Whitby is a provincial electoral district in Ontario, Canada, that was previously represented in the Legislative Assembly of Ontario as Whitby-Oshawa. The new riding was created through the 2015 Representation Act for the 2018 provincial election, with the district losing some territory to the district of Oshawa to more closely align to the actual town's borders.

History
The riding was created for the 2018 general provincial election and consists of the Town of Whitby. The previous district included sections of Oshawa and Ajax.

Demographics
2017 estimates; figures derived from Canada 2016 Census
 Population: 134,875 (estimate; actual census population from 2016 was 128,377)
 Languages: 91.7% English only, 7.6% Bilingual French-English, 0.5% neither English nor French
 Average individual income: $58,383 
 Median individual income: $41,419
 Average household income: $126,596
 Median household income: $101,373  
Denizens with Canadian citizenship: 130,327 (96.6%)

□ □ □

Copy the Whitby riding text between "Languages: 91.7% English" and "citizenship: 130,327 (96.6%)", inclusive, swapping "Denizens" for "Residents". The listing is not needed for this work.

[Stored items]
□ □ □

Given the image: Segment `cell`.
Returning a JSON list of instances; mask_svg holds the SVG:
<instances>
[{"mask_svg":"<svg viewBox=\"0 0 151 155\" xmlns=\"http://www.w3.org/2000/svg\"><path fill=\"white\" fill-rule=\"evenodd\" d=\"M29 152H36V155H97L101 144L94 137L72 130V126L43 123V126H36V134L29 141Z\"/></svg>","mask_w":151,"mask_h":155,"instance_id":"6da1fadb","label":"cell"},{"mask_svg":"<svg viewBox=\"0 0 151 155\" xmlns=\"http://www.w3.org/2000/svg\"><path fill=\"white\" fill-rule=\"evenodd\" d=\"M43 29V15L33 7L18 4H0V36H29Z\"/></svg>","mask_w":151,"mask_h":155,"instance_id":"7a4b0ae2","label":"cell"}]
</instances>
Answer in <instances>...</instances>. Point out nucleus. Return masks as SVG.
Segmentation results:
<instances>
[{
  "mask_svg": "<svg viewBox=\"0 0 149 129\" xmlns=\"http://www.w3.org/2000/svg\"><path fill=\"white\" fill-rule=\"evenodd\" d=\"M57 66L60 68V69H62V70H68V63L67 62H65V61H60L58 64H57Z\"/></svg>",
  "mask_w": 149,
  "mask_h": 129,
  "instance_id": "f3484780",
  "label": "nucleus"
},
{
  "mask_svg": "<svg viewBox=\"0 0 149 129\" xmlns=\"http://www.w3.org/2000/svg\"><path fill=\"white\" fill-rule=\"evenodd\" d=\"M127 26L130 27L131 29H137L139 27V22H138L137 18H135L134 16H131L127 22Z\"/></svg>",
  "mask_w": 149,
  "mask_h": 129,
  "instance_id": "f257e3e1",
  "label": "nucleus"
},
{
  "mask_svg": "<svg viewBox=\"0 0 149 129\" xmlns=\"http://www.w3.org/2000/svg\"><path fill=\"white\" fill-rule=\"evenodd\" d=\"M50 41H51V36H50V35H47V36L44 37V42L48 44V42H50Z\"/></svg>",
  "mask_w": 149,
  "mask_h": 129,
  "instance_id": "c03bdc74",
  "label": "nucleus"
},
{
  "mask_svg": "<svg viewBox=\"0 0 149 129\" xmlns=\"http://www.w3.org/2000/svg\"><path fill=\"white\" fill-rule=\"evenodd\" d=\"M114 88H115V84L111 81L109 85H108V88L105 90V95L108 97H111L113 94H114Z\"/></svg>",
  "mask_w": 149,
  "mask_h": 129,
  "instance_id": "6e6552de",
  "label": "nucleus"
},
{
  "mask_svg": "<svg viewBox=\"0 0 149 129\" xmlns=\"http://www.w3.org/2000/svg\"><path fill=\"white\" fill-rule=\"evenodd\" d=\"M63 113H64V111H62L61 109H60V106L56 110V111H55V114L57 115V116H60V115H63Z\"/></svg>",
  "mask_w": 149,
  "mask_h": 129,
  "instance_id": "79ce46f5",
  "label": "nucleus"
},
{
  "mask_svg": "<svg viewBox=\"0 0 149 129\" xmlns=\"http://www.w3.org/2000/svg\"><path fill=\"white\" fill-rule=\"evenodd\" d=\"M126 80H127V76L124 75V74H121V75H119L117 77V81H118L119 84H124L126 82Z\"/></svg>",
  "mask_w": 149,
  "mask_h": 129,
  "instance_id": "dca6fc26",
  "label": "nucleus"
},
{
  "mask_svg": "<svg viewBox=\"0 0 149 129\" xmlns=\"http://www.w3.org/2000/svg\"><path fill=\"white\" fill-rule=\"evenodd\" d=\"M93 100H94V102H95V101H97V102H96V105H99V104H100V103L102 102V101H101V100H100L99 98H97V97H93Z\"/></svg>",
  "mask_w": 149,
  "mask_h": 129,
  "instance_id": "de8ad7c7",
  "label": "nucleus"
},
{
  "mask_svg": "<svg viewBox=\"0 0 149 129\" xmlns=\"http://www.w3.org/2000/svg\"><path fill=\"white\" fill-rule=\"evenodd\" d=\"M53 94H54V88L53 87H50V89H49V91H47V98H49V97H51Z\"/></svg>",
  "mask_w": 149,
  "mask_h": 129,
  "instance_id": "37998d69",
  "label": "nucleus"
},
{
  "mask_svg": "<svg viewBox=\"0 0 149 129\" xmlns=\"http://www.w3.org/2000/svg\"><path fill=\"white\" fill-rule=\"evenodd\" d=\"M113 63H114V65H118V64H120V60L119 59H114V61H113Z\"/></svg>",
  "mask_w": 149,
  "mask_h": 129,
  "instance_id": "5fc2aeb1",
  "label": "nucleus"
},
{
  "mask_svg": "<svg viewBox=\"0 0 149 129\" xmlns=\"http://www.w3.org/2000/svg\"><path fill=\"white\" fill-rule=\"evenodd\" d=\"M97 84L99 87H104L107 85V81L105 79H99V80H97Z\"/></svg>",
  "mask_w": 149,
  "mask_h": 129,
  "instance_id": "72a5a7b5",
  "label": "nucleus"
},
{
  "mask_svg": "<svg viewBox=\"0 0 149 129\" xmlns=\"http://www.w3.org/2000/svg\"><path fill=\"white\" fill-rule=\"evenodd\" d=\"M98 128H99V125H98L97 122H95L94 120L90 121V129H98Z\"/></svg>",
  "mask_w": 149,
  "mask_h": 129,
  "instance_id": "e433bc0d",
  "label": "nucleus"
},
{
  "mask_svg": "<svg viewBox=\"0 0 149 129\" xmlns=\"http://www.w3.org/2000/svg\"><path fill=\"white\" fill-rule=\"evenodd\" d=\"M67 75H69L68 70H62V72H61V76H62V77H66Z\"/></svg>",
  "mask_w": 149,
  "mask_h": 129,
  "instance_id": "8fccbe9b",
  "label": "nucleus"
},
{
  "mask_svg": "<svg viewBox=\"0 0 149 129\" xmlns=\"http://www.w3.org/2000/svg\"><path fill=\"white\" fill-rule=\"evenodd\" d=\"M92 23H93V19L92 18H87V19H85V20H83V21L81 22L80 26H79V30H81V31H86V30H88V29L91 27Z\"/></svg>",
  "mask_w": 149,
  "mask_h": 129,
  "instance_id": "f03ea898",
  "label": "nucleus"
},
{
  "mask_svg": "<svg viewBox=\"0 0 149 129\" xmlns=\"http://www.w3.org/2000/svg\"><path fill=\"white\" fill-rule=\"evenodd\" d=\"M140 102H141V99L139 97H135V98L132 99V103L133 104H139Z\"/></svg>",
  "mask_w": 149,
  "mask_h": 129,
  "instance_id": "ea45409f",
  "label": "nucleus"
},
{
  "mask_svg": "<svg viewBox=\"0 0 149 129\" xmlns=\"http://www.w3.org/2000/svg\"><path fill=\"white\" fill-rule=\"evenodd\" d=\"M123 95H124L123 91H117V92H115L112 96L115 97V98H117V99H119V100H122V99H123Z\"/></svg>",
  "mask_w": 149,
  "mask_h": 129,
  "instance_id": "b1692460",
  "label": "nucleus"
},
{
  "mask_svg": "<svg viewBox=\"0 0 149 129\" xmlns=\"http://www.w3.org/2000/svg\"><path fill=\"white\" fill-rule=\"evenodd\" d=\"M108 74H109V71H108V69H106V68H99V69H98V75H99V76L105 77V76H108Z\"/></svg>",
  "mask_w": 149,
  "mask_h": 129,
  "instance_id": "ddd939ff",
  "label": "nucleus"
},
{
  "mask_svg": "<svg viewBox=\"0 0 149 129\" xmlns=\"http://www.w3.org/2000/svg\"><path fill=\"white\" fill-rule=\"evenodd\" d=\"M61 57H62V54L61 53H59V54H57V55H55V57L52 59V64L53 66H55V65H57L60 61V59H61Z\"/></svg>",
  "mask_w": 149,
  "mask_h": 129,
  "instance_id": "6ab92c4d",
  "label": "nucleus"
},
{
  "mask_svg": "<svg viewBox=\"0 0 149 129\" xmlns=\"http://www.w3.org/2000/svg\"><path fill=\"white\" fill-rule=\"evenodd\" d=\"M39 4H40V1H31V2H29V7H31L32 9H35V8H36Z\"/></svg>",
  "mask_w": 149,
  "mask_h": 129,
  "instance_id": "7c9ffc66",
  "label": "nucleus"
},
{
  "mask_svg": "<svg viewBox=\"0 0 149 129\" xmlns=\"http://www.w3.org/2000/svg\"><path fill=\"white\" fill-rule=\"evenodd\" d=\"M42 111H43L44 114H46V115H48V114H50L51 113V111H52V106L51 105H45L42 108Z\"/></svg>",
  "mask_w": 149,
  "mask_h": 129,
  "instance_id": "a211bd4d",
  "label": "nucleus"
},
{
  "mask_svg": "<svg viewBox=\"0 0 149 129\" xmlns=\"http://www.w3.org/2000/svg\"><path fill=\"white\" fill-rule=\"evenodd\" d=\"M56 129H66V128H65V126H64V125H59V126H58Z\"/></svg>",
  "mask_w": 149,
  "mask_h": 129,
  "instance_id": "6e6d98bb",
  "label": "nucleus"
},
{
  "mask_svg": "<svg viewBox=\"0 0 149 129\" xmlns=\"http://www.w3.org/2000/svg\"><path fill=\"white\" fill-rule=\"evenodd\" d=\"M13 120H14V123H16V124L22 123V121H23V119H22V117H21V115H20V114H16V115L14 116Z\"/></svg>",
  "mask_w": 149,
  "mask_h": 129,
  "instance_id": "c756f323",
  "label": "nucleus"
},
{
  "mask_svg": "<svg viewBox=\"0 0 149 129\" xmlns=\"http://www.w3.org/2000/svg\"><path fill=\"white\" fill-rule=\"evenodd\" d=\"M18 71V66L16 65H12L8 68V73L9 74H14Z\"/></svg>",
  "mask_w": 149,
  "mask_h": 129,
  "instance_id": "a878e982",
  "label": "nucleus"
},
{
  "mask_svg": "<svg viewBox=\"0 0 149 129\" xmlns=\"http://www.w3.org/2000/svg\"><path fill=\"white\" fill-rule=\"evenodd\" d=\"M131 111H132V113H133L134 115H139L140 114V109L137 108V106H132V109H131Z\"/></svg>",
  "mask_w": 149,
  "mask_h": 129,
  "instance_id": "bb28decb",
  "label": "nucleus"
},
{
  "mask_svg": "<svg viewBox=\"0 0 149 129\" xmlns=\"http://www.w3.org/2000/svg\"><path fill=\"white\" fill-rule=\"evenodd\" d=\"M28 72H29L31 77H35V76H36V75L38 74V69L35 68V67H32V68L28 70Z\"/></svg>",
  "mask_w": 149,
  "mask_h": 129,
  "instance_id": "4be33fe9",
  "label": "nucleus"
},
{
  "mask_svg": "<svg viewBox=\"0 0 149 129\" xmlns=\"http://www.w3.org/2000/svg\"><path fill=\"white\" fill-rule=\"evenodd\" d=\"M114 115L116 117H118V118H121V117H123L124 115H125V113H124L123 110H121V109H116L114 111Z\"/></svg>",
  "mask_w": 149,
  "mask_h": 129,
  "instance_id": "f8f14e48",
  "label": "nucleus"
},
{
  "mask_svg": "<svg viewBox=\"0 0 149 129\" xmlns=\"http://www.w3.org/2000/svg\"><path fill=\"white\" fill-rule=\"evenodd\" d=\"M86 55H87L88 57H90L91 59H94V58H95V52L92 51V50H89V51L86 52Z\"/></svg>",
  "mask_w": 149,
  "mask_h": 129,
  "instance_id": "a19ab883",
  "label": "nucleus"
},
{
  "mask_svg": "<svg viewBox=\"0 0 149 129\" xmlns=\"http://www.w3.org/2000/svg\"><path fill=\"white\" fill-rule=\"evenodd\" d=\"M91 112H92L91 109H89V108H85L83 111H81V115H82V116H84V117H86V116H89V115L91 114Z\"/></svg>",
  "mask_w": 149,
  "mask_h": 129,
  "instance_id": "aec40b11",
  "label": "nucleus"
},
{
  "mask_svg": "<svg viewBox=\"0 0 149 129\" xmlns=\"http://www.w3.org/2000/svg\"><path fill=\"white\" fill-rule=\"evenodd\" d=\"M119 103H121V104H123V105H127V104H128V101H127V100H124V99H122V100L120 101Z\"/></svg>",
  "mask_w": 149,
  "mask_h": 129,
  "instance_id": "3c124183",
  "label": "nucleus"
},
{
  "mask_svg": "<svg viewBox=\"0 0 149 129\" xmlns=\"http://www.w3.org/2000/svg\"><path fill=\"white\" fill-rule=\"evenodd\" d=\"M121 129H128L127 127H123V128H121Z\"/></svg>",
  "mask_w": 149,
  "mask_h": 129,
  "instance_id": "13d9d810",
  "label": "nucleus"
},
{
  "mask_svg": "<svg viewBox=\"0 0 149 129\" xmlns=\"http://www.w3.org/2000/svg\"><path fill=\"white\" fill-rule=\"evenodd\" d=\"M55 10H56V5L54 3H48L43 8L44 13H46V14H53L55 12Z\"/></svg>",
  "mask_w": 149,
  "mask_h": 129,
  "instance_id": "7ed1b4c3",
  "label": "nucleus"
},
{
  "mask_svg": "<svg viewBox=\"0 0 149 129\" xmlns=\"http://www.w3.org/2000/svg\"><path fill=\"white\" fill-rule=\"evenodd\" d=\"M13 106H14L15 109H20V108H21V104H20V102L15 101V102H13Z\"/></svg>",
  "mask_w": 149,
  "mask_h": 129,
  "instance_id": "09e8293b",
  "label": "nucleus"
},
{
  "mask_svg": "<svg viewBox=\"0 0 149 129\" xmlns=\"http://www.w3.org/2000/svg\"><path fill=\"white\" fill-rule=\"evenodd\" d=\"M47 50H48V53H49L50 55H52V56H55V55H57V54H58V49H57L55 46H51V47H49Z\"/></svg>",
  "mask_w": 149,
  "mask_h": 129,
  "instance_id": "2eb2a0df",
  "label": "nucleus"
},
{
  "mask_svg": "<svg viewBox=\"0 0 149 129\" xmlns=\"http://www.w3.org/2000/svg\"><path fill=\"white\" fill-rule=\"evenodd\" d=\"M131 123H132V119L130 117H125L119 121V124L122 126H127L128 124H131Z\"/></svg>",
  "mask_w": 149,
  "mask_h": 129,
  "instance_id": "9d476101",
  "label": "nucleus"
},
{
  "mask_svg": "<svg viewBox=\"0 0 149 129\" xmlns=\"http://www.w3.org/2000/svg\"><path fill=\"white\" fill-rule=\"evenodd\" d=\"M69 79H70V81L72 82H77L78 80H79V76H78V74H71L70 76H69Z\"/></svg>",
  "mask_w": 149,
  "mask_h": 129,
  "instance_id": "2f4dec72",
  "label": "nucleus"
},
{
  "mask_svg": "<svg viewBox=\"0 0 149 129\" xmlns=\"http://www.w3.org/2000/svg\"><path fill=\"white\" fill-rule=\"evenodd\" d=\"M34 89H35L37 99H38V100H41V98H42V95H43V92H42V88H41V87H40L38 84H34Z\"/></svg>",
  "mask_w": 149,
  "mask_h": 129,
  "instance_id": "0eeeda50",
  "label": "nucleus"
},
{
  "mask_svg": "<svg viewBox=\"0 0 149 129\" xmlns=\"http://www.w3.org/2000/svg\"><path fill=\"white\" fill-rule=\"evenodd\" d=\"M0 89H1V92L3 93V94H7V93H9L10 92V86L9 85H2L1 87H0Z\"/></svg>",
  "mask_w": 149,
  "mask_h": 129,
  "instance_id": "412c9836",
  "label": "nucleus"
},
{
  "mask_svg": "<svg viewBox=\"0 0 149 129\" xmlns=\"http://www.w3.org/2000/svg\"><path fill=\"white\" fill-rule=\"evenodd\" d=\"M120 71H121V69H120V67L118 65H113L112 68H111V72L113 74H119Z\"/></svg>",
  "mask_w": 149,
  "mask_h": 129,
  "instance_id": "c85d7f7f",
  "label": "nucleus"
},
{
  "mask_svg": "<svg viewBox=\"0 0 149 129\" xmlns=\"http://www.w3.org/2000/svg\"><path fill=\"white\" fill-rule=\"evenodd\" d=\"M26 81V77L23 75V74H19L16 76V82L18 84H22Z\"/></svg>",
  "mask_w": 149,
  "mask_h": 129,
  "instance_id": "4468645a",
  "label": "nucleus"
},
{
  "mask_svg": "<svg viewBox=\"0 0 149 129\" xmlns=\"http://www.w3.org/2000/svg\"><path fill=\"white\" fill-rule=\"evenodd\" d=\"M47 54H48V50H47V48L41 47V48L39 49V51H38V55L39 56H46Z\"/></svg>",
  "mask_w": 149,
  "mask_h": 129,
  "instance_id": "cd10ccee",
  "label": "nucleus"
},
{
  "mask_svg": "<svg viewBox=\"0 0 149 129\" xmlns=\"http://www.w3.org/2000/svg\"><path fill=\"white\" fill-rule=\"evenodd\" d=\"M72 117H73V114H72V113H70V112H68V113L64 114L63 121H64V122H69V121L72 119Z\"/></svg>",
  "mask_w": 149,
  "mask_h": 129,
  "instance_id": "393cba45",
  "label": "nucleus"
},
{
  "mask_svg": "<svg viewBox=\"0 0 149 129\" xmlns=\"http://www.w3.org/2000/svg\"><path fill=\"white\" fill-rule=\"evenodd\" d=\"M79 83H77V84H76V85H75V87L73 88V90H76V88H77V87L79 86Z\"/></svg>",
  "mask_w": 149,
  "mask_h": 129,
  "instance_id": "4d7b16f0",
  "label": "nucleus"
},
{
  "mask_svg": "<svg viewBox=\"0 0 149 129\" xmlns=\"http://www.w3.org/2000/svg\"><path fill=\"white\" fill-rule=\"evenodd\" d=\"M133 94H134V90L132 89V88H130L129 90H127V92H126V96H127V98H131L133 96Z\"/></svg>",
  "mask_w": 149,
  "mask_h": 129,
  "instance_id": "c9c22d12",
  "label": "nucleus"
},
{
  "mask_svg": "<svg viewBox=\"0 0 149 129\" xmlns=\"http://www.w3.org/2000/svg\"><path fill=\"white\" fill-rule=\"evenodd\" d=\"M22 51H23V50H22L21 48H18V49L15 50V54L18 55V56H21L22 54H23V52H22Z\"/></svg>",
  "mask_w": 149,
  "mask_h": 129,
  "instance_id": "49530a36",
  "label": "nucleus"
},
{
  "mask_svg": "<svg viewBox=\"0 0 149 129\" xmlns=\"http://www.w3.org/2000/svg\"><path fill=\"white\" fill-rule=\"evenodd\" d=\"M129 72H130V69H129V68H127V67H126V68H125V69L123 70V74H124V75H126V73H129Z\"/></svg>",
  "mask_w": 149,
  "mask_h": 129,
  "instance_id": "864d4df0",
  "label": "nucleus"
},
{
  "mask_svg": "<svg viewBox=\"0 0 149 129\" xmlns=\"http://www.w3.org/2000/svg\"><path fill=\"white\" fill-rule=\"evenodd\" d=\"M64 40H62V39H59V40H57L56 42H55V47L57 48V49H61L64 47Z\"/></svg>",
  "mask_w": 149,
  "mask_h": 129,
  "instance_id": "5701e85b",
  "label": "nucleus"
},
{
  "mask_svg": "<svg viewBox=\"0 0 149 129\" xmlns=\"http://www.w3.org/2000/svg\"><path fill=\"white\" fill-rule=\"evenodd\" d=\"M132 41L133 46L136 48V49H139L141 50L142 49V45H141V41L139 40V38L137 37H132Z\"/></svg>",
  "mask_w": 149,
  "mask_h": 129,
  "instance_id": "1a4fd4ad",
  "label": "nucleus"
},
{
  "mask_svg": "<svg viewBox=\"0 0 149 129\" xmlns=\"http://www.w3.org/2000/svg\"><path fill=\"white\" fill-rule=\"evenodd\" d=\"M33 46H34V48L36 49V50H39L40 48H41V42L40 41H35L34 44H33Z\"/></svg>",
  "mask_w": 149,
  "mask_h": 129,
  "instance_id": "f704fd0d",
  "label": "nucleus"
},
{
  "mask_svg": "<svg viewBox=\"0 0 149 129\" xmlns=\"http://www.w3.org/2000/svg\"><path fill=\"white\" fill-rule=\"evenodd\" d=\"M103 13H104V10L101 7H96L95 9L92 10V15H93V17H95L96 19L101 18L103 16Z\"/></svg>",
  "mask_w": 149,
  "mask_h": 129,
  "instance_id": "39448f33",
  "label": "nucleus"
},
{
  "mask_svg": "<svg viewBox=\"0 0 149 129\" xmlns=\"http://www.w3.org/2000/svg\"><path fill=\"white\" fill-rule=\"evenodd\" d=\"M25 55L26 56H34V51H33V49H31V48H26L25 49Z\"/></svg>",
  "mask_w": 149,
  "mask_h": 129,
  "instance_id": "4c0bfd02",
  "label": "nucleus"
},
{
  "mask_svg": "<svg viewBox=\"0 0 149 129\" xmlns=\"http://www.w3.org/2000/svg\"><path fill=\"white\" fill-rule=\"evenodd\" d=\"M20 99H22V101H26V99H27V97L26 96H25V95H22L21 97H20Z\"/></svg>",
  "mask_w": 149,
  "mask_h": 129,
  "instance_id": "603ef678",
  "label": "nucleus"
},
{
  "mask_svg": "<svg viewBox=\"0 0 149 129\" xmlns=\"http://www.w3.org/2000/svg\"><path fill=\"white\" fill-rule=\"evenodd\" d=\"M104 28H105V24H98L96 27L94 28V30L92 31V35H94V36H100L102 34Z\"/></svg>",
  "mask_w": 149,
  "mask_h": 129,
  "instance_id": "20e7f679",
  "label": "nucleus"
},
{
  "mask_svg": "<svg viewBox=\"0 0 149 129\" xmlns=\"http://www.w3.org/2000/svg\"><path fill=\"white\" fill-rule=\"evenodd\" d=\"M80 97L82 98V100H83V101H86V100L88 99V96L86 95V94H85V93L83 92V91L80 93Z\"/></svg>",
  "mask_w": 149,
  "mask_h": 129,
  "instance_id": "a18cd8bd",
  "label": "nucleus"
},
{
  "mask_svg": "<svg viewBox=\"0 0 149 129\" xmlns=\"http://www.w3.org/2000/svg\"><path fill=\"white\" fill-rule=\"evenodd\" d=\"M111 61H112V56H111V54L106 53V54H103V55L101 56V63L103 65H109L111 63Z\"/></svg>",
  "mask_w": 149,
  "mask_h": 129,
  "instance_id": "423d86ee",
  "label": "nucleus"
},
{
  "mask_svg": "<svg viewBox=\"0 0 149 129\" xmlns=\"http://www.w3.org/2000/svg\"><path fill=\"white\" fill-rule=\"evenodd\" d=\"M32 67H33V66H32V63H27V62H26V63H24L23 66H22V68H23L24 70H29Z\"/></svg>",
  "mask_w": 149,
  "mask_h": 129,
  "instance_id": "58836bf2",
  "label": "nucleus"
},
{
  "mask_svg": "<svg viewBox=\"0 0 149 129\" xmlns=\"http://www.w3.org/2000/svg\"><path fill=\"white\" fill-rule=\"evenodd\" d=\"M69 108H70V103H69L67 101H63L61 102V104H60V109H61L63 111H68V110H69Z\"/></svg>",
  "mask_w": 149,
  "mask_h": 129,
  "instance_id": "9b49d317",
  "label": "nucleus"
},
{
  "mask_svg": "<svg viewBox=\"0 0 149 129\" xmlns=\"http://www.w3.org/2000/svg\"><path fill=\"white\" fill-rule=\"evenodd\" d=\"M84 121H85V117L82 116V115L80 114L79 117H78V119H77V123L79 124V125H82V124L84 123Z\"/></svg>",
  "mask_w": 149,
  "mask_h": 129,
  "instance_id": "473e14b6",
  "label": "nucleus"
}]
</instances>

□ □ □

Exercise result:
Languages: 91.7% English only, 7.6% Bilingual French-English, 0.5% neither English nor French
 Average individual income: $58,383 
 Median individual income: $41,419
 Average household income: $126,596
 Median household income: $101,373  
Residents with Canadian citizenship: 130,327 (96.6%)